= Task directions =
Please copy the material below, changing each "foliage" to "leafy branches" and leaving everything else unchanged.

= Working data =
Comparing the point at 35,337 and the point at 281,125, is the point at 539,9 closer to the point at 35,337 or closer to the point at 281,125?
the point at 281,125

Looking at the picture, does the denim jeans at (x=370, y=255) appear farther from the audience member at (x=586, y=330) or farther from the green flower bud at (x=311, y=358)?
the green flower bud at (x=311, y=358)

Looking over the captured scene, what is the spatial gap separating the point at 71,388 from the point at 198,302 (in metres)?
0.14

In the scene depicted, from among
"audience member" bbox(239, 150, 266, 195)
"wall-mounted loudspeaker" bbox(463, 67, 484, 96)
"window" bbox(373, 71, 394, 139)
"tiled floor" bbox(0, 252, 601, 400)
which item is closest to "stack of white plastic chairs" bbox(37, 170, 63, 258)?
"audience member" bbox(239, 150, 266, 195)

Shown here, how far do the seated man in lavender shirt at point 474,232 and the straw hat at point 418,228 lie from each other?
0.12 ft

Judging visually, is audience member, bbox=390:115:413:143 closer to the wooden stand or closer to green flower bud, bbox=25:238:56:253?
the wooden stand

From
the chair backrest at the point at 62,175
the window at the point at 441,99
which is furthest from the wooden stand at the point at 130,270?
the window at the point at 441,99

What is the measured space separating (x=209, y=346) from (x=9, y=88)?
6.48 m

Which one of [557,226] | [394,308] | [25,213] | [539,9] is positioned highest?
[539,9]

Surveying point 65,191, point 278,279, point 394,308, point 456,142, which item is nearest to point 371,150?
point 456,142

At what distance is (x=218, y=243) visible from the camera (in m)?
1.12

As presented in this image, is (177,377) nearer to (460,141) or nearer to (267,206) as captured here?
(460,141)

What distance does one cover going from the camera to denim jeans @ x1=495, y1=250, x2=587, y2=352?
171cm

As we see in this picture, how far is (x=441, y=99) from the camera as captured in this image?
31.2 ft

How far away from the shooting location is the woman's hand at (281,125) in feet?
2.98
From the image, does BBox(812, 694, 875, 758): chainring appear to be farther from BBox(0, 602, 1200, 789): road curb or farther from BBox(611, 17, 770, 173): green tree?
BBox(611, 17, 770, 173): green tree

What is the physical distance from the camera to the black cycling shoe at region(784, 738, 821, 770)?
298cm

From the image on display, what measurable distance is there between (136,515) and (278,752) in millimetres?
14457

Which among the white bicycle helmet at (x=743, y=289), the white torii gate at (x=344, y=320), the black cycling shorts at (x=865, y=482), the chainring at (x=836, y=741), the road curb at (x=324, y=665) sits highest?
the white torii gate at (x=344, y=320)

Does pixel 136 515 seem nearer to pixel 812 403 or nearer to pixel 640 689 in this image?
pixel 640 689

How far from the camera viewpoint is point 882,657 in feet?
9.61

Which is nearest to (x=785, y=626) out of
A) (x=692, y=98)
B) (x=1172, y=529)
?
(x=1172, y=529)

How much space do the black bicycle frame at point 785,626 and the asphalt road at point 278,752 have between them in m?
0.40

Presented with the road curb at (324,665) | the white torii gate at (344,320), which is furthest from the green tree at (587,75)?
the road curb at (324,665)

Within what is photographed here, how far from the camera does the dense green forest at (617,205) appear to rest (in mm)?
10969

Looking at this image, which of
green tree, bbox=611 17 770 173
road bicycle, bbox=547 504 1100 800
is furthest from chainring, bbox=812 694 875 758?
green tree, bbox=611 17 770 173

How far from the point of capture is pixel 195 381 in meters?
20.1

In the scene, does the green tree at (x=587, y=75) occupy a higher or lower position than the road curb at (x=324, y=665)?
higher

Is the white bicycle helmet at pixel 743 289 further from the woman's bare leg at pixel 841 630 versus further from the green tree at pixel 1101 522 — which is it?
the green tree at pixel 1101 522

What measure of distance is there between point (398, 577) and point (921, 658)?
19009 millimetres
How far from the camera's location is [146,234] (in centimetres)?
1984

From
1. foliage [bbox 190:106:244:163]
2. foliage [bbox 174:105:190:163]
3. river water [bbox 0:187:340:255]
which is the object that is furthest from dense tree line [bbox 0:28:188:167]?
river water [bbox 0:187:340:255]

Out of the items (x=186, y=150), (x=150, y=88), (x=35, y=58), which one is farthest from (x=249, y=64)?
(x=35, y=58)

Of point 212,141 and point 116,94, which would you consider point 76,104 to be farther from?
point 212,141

= Completed task =
Comparing the point at 35,337 and the point at 281,125, is the point at 539,9 closer to the point at 35,337 or closer to the point at 281,125?
the point at 281,125

Looking at the picture, does the denim jeans at (x=370, y=255) appear farther from the audience member at (x=586, y=330) or farther from the green flower bud at (x=311, y=358)?
the green flower bud at (x=311, y=358)

Looking over the captured scene, what is the spatial gap separating the point at 71,388 from the point at 198,302 (in metres)?
0.14

In the scene depicted, from among
"audience member" bbox(239, 150, 266, 195)
"wall-mounted loudspeaker" bbox(463, 67, 484, 96)
"window" bbox(373, 71, 394, 139)
"tiled floor" bbox(0, 252, 601, 400)
which item is closest to "stack of white plastic chairs" bbox(37, 170, 63, 258)?
"audience member" bbox(239, 150, 266, 195)

Shown here, how far do the seated man in lavender shirt at point 474,232 and the straw hat at point 418,228 lie from each other?
0.12 ft

Judging visually, is audience member, bbox=390:115:413:143 closer to the wooden stand or closer to green flower bud, bbox=25:238:56:253?
the wooden stand

From
the chair backrest at the point at 62,175
the window at the point at 441,99
which is furthest from the wooden stand at the point at 130,270?
the window at the point at 441,99

What is the measured space separating (x=209, y=346) from (x=9, y=88)?
6.48 m

Which one of [557,226] | [394,308] | [25,213] | [539,9] is positioned highest?
[539,9]

Surveying point 65,191, point 278,279, point 394,308, point 456,142, which item is nearest to point 371,150?
point 456,142

At what distance is (x=218, y=243) visible from the camera (in m)?
1.12

As presented in this image, is (177,377) nearer to (460,141) or nearer to (267,206) as captured here?
(460,141)

What distance does one cover going from the camera to denim jeans @ x1=495, y1=250, x2=587, y2=352?
171cm

As we see in this picture, how far is (x=441, y=99) from the camera as captured in this image?
31.2 ft

How far away from the shooting location is the woman's hand at (281,125) in feet?
2.98
From the image, does BBox(812, 694, 875, 758): chainring appear to be farther from BBox(0, 602, 1200, 789): road curb or farther from BBox(611, 17, 770, 173): green tree?
BBox(611, 17, 770, 173): green tree

What is the physical distance from the camera to the black cycling shoe at region(784, 738, 821, 770)?
298cm

From the image on display, what measurable distance is there between (136,515) and (278,752) in millimetres?
14457

Which among the white bicycle helmet at (x=743, y=289), the white torii gate at (x=344, y=320), the black cycling shorts at (x=865, y=482), the chainring at (x=836, y=741), the road curb at (x=324, y=665) sits highest?
the white torii gate at (x=344, y=320)

Does pixel 136 515 seem nearer to pixel 812 403 or nearer to pixel 640 689 in this image?
pixel 640 689

How far from the camera viewpoint is point 882,657 in feet?
9.61

Which is nearest to (x=785, y=626) out of
A) (x=692, y=98)
B) (x=1172, y=529)
?
(x=1172, y=529)

How much space do the black bicycle frame at point 785,626 and the asphalt road at point 278,752 have between them in m?
0.40

Presented with the road curb at (324,665) | the white torii gate at (344,320), which is furthest from the green tree at (587,75)?
the road curb at (324,665)

Within what is photographed here, how far from the camera does the dense green forest at (617,205) appear to rest (in mm)?
10969

Looking at this image, which of
green tree, bbox=611 17 770 173
road bicycle, bbox=547 504 1100 800
is furthest from chainring, bbox=812 694 875 758?
green tree, bbox=611 17 770 173

How far from the point of capture is pixel 195 381 in meters?
20.1

In the scene, does the green tree at (x=587, y=75) occupy a higher or lower position than the road curb at (x=324, y=665)?
higher

Is the white bicycle helmet at pixel 743 289 further from the woman's bare leg at pixel 841 630 versus further from the green tree at pixel 1101 522 — which is it?
the green tree at pixel 1101 522

What measure of distance is there between point (398, 577) and point (921, 658)?
19009 millimetres
How far from the camera's location is [146,234] (in centimetres)?
1984

From
1. leafy branches [bbox 190:106:244:163]
2. leafy branches [bbox 174:105:190:163]
3. river water [bbox 0:187:340:255]
which is the object that is furthest from dense tree line [bbox 0:28:188:167]?
river water [bbox 0:187:340:255]

Out of the items (x=186, y=150), (x=150, y=88), (x=35, y=58), which one is farthest from (x=249, y=64)?
(x=35, y=58)

Of point 212,141 and point 116,94, which would you consider point 76,104 to be farther from?
point 212,141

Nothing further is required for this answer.